The general, full syntax looks like this:
pd.cut(x, bins, right: bool = True, labels=None, retbins: bool = False, precision: int = 3, include_lowest: bool = False, duplicates: str = 'raise')
For the purposes of this tutorial, we’ll focus only on a reduced version:
pd.cut(x, bins, labels = None)
Before we begin, it’ll be important for us to understand what the maximum and minimum values are in the age column.
print("Max age: ", df['age'].max()) print("Max age: ", df['age'].min())
Max age: 59 Min age: 1
We now know that we have ages that range from 1-59.
df['bin'] = pd.cut(df['age'], bins = [0,10,20,30,40,50,60]) df.head()
age | gender | bin | |
---|---|---|---|
0 | 7 | F | (0, 10] |
1 | 28 | F | (20, 30] |
2 | 19 | M | (10, 20] |
3 | 19 | M | (10, 20] |
4 | 37 | F | (30, 40] |
In this first example, we dropped the labels argument. What was returned were bin sizes that were numerically defined. What the formatting of each bin tells us is as below:
- ( or ) indicates that a number isn’t included
- [ or ] indicates that a number is included
For example, (0, 10] tells us that the bin includes values from, but not including 0, up to (and including) 10.
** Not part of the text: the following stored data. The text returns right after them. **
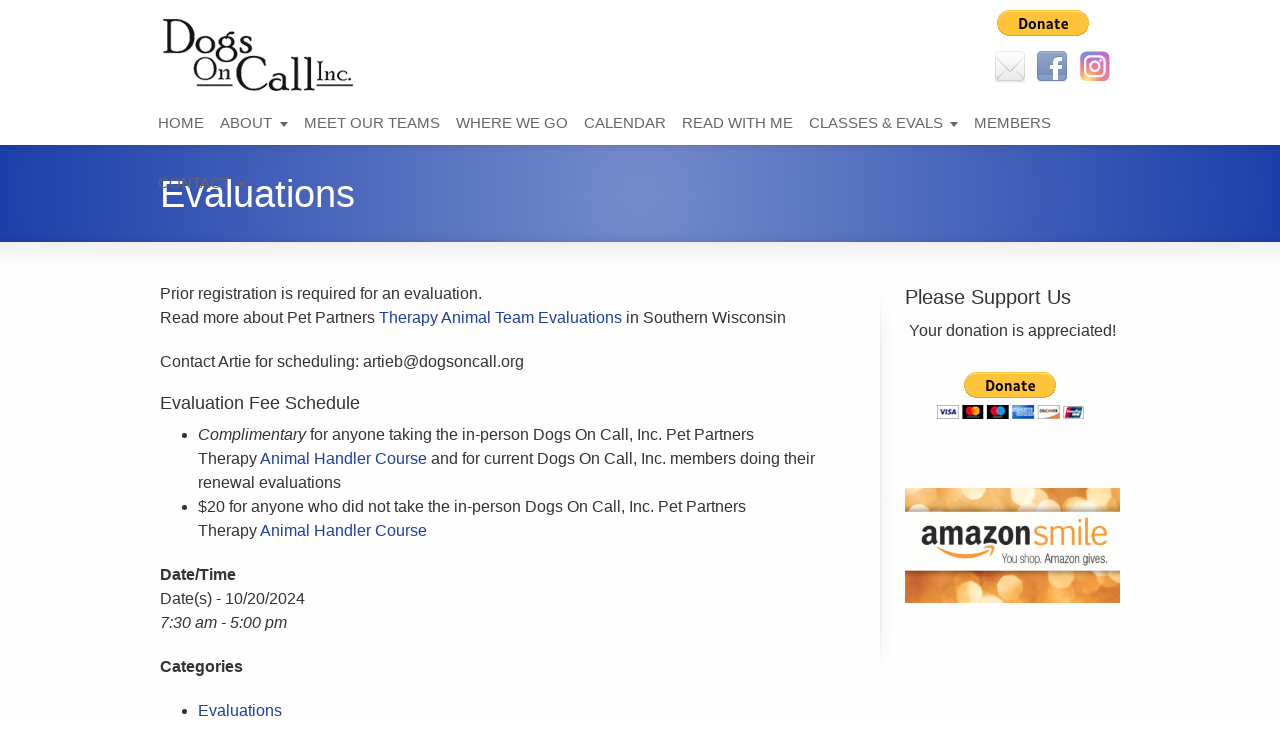

--- FILE ---
content_type: text/plain
request_url: https://www.google-analytics.com/j/collect?v=1&_v=j102&a=1390255022&t=pageview&_s=1&dl=https%3A%2F%2Fdogsoncall.org%2Fevents%2Fevaluations-27%2F&ul=en-us%40posix&dt=Evaluations%20%7C%20Dogs%20On%20Call%2C%20Inc.&sr=1280x720&vp=1280x720&_u=YEBAAEABAAAAACAAI~&jid=584907199&gjid=500858843&cid=576506782.1768581061&tid=UA-21599855-1&_gid=664482207.1768581061&_r=1&_slc=1&gtm=45He61e1h1n81T8NBRKNv78313315za200zd78313315&gcd=13l3l3l3l1l1&dma=0&tag_exp=103116026~103200004~104527907~104528501~104684208~104684211~105391253~115938466~115938469~116988316~117041587&z=483338763
body_size: -450
content:
2,cG-CV9VE3E951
This, however, is still quite ugly. What if we want to include the value labels as decades. We can change our function to the following:
df['bin'] = pd.cut(df['age'], bins = [0,10,20,30,40,50,60], labels = ['0s', '10s', '20s', '30s', '40s', '50s']) df.head()
age | gender | bin | |
---|---|---|---|
0 | 7 | F | 0s |
1 | 28 | F | 20s |
2 | 19 | M | 10s |
3 | 19 | M | 10s |
4 | 37 | F | 30s |
Now, when we generate a pivot table, the data will be more manageable and easier to understand:
pd.pivot_table(data = df, index = 'bin', values = 'age', aggfunc = 'count')
age | |
---|---|
bin | |
0s | 60 |
10s | 65 |
20s | 57 |
30s | 74 |
40s | 50 |
50s | 44 |
Conclusion
In this post, we learned how binning data in Python works with Pandas using the cut method. The cut method allows us to easily group data and apply helpful labels to each bin.